School of Medicine

Renal replacement therapy is a chronic incurable condition associated with significant morbidity and mortality and requires daily therapeutic intervention. While there remains no cure for renal deterioration and the number of available kidney donors is limited, chronic dialysis remains an essential daily life-saving treatment modality.

Treatment with peritoneal dialysis (PD) offers significant treatment, lifestyle, and quality of life advantages over hospital haemodialysis. In addition, it is a more cost-effective therapy. The “Achilles’ heel” of PD, however, remains the susceptibility to recurrent infection with detrimental effects on the process of dialysis through direct membrane damage, but also in more severe infection through significant morbidity and mortality.

Over the past decade there has been a shift in infection profiles towards more virulent infections and an increased prevalence of antibiotic resistance. This, together with the already unacceptable cure and relapse rates, and concomitant morbidity and mortality represent significant limitations to PD therapy.

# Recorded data
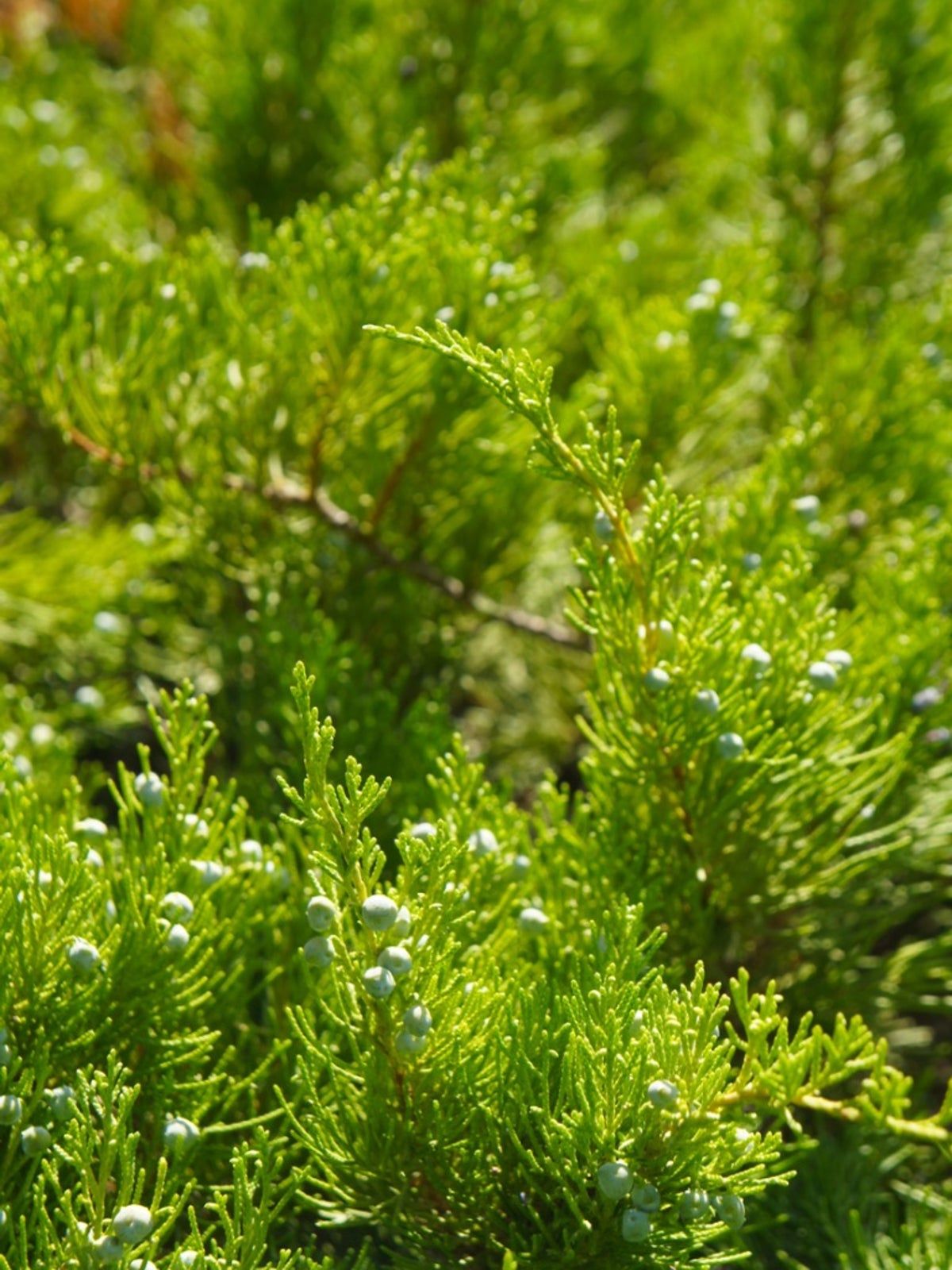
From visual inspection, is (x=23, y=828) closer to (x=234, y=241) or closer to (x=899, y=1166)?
(x=899, y=1166)

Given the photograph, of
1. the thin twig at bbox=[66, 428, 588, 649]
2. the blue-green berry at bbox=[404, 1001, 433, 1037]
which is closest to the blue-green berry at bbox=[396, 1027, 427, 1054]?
the blue-green berry at bbox=[404, 1001, 433, 1037]

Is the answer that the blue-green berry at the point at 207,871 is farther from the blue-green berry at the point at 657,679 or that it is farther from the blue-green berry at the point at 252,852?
the blue-green berry at the point at 657,679

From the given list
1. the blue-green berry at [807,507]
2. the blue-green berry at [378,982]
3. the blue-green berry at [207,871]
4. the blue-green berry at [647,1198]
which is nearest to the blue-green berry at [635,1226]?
the blue-green berry at [647,1198]

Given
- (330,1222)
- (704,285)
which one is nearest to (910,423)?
(704,285)

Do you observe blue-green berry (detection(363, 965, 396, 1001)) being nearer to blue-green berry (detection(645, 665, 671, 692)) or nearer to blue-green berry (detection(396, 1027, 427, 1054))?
blue-green berry (detection(396, 1027, 427, 1054))

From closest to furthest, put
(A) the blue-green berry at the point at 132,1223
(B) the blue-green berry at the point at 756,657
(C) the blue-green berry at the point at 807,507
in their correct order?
1. (A) the blue-green berry at the point at 132,1223
2. (B) the blue-green berry at the point at 756,657
3. (C) the blue-green berry at the point at 807,507

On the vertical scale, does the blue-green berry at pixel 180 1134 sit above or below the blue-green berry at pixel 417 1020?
below

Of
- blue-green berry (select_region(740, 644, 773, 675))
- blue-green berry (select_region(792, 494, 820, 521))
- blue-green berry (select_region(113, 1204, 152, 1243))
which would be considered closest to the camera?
blue-green berry (select_region(113, 1204, 152, 1243))
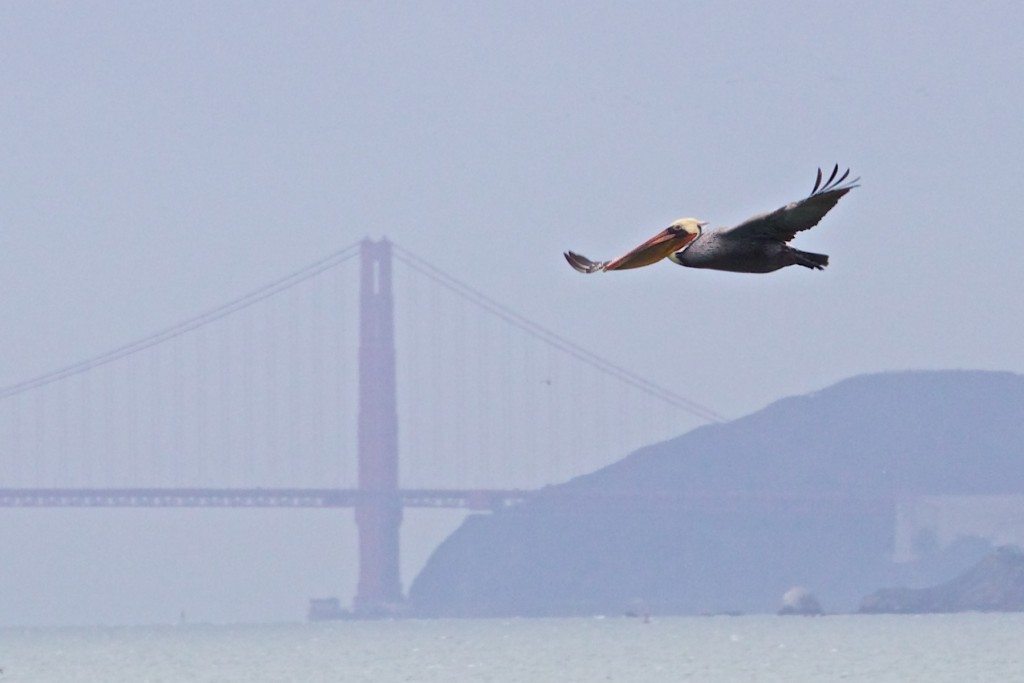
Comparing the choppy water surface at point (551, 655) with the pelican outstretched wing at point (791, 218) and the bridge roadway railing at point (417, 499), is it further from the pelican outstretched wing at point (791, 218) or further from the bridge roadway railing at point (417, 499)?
the pelican outstretched wing at point (791, 218)

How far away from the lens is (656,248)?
366 cm

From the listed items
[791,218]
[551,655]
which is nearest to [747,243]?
[791,218]

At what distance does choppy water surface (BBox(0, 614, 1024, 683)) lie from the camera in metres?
77.6

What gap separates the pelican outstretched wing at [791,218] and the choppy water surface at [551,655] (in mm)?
68100

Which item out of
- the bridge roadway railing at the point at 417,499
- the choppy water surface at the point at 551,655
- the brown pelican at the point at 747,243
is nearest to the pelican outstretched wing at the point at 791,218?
the brown pelican at the point at 747,243

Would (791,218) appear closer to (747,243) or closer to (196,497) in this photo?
(747,243)

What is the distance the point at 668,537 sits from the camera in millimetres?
199625

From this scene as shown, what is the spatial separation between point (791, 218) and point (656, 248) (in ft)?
0.80

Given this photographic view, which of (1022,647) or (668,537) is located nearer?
(1022,647)

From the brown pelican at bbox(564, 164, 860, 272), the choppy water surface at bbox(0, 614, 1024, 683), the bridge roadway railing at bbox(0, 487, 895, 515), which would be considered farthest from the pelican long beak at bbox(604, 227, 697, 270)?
the bridge roadway railing at bbox(0, 487, 895, 515)

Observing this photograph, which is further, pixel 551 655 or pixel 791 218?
pixel 551 655

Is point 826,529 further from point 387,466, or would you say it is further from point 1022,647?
point 1022,647

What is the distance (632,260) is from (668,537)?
197 m

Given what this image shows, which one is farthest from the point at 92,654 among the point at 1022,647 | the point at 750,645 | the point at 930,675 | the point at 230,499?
the point at 930,675
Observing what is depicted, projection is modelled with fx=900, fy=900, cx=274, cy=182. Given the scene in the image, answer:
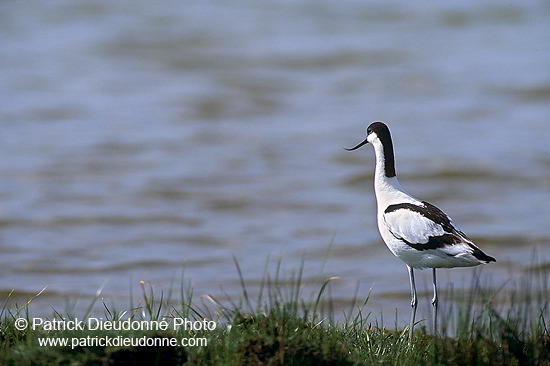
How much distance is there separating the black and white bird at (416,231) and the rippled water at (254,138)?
0.59 m

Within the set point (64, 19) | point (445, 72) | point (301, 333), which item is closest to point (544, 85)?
point (445, 72)

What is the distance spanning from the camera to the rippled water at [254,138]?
10.8 m

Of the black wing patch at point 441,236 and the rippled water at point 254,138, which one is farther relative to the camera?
the rippled water at point 254,138

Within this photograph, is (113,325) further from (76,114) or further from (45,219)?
(76,114)

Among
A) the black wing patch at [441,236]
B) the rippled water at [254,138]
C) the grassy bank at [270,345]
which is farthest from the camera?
the rippled water at [254,138]

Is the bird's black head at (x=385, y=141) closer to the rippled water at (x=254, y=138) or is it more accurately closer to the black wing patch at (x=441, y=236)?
the black wing patch at (x=441, y=236)

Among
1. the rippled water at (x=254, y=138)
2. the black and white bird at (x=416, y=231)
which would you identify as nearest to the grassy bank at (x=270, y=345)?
the black and white bird at (x=416, y=231)

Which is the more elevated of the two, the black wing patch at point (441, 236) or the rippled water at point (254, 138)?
the rippled water at point (254, 138)

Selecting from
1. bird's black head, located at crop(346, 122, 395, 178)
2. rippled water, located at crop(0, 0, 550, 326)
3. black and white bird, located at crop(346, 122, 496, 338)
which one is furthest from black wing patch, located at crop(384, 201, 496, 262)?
rippled water, located at crop(0, 0, 550, 326)

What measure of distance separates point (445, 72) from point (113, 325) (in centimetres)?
1634

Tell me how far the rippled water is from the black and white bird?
59 cm

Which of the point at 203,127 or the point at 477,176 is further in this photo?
Result: the point at 203,127

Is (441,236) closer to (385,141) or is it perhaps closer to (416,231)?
(416,231)

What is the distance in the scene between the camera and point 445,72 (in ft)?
67.2
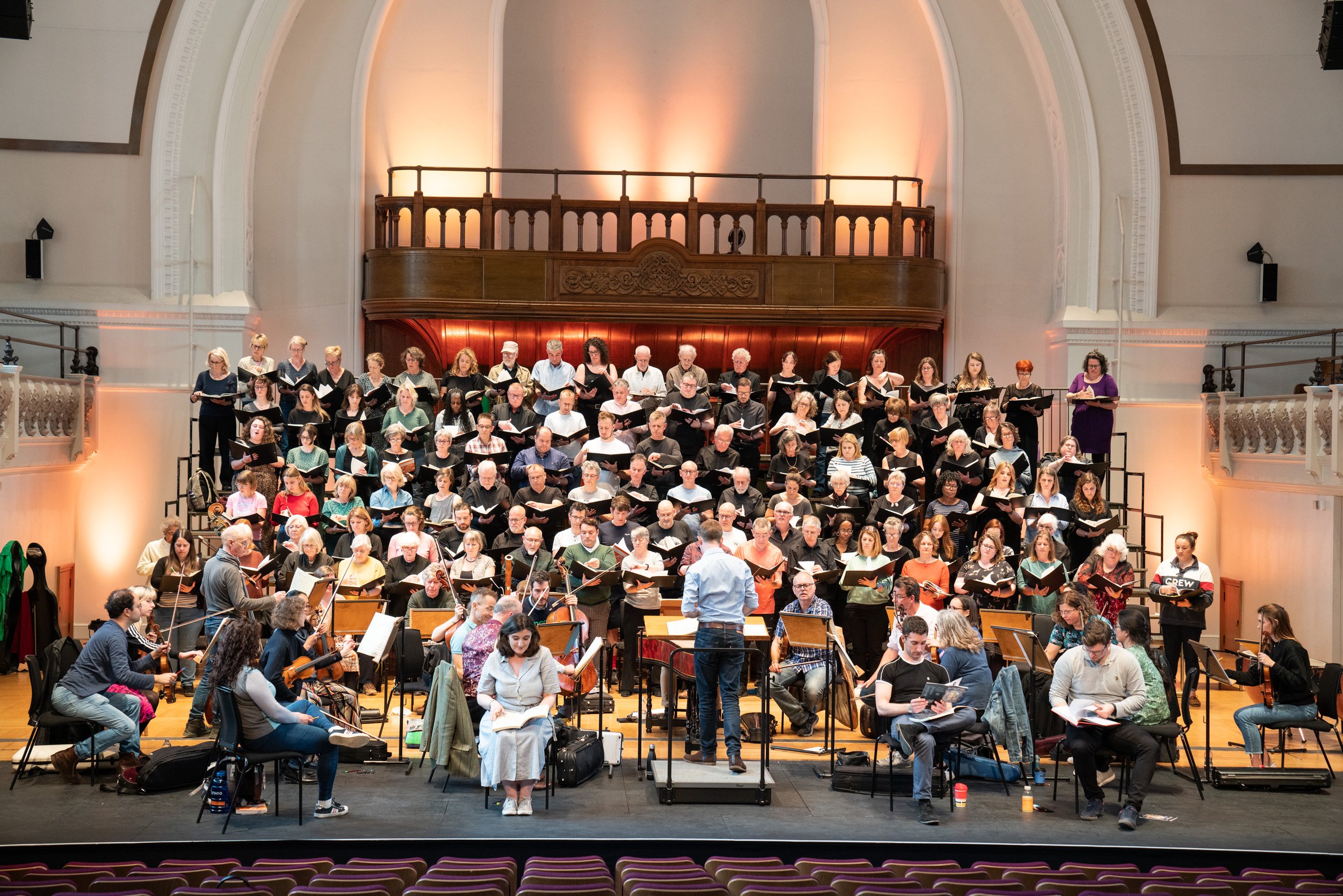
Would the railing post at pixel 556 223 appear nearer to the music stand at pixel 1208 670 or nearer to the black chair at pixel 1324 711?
the music stand at pixel 1208 670

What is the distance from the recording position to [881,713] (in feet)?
22.0

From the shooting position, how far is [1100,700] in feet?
22.1

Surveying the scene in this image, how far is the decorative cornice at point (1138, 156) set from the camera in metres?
12.9

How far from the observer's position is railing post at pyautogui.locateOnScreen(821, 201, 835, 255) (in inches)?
512

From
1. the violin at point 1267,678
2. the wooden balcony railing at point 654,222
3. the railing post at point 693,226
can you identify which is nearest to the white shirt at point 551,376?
the wooden balcony railing at point 654,222

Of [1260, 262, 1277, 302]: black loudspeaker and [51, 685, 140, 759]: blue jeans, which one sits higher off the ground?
[1260, 262, 1277, 302]: black loudspeaker

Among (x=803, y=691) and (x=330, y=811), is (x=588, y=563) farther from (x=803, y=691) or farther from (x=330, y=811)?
(x=330, y=811)

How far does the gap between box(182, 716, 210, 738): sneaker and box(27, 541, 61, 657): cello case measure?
2942 mm

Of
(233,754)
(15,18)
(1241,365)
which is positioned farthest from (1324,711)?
(15,18)

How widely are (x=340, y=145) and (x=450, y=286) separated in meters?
1.94

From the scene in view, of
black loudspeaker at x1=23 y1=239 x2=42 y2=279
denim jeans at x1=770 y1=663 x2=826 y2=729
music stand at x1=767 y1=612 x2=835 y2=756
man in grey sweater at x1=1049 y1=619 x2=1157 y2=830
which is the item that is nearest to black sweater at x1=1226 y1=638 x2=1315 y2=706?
man in grey sweater at x1=1049 y1=619 x2=1157 y2=830

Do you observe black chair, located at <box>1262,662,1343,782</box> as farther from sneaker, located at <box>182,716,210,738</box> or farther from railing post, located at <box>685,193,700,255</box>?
railing post, located at <box>685,193,700,255</box>

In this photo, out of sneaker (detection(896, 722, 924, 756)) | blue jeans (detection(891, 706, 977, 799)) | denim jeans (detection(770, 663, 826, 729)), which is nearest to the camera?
blue jeans (detection(891, 706, 977, 799))

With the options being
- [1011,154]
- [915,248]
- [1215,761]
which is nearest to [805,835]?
[1215,761]
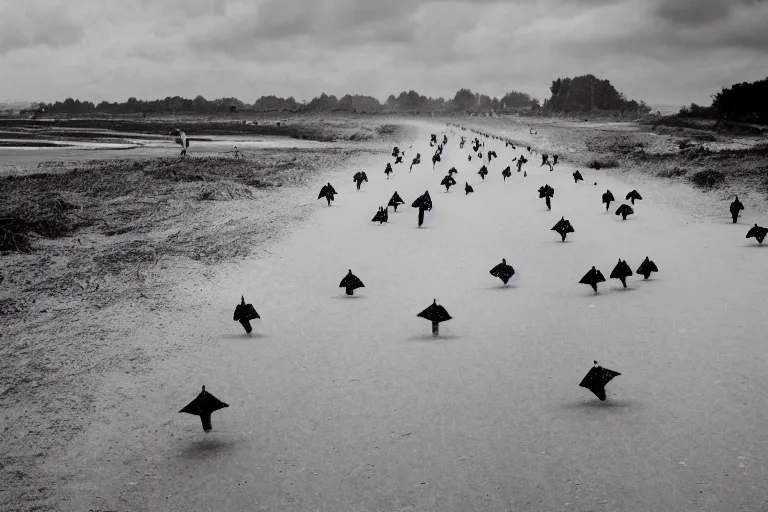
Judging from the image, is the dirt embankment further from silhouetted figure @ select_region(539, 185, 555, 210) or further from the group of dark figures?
silhouetted figure @ select_region(539, 185, 555, 210)

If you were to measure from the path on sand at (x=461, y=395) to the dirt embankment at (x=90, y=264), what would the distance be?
75cm

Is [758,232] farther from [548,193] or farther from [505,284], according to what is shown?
[548,193]

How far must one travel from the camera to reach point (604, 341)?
10.4 m

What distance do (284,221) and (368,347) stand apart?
1162cm

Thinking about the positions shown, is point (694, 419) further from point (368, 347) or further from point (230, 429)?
point (230, 429)

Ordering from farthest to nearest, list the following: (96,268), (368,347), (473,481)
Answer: (96,268) < (368,347) < (473,481)

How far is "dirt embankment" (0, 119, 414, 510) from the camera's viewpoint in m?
7.91

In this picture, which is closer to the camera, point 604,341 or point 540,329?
point 604,341

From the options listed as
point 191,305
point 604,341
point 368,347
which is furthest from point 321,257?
point 604,341

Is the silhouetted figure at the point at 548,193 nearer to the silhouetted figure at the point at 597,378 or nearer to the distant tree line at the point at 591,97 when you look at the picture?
the silhouetted figure at the point at 597,378

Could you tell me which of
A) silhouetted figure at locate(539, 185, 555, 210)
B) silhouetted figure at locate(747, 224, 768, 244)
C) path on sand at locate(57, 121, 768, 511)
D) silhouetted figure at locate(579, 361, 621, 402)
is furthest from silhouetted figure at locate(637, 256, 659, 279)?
silhouetted figure at locate(539, 185, 555, 210)

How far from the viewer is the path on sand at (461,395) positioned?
6418 mm

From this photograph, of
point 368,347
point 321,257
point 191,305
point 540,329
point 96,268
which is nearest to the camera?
point 368,347

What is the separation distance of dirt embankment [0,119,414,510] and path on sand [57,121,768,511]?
0.75m
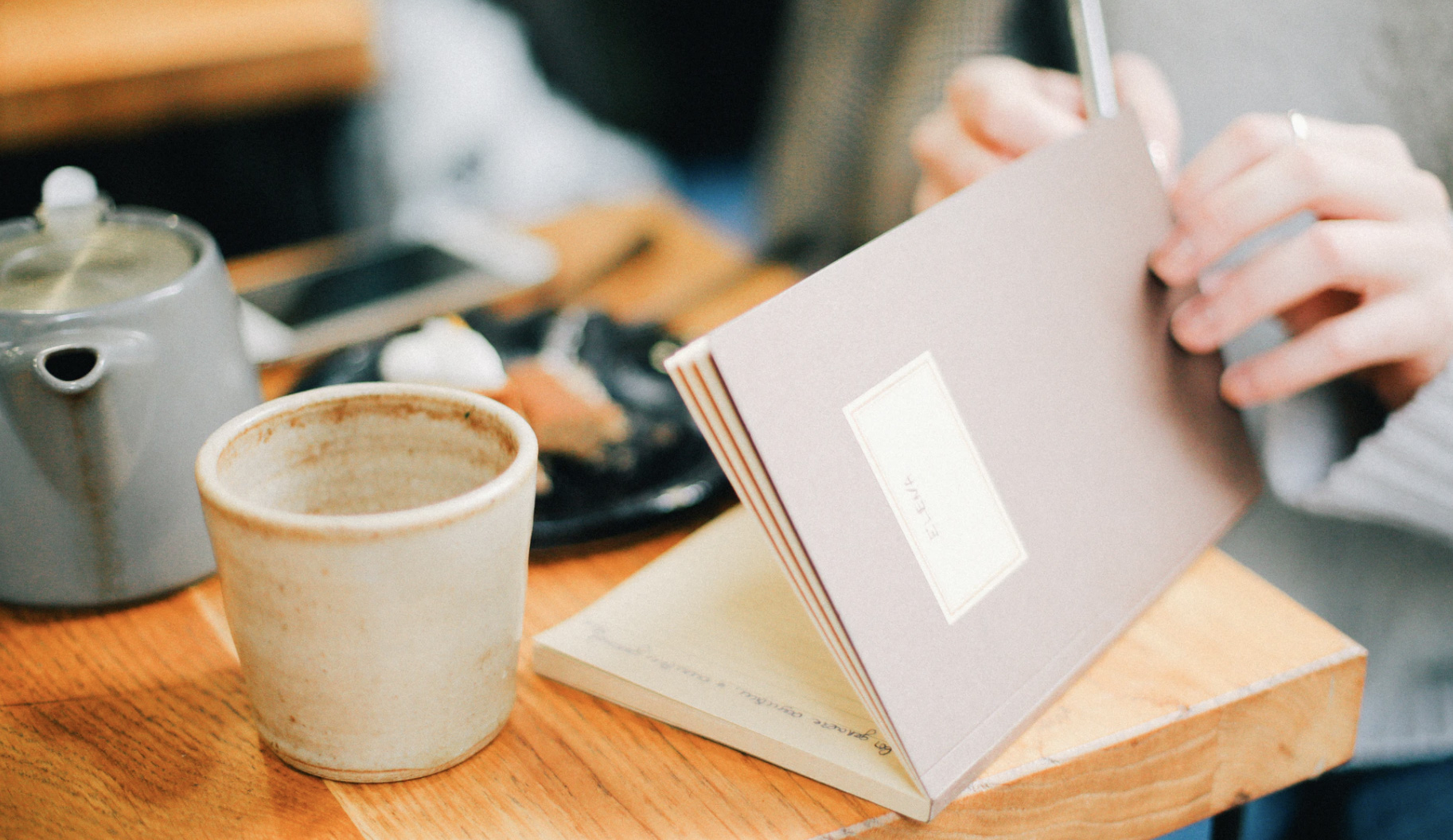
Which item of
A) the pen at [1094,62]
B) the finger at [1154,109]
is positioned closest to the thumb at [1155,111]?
the finger at [1154,109]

# Exercises to complete
1) Translate this sentence from the peritoneal dialysis text into Spanish: "Treatment with peritoneal dialysis (PD) offers significant treatment, lifestyle, and quality of life advantages over hospital haemodialysis."
2) Pick up the peritoneal dialysis text after its last sentence and continue it.

# Results
1) El tratamiento con diálisis peritoneal (DP) ofrece ventajas significativas con respecto a la hemodiálisis hospitalaria en cuanto al tratamiento, el estilo de vida y la calidad de vida.

2)
As we approach the post-antibiotic era there is a clear need for novel therapies to fight infections by resistant strains and improve patient outcomes. If we are to limit the susceptibility to infection and the detrimental impact of prolonged inflammation on membrane longevity, we need to better understand the processes causing deleterious alterations to the peritoneal immune response.

The peritoneal cavity in PD serves as unique window to inflammatory scenarios that can be prospectively observed in vivo. It affords easy, continuous access to all relevant cellular and humoral players, and allows us to examine how treatment and infection modulate these processes. We know of no other experimental model that gives such direct insight into human immune responses in a similarly clinically relevant, convenient, non-invasive manner.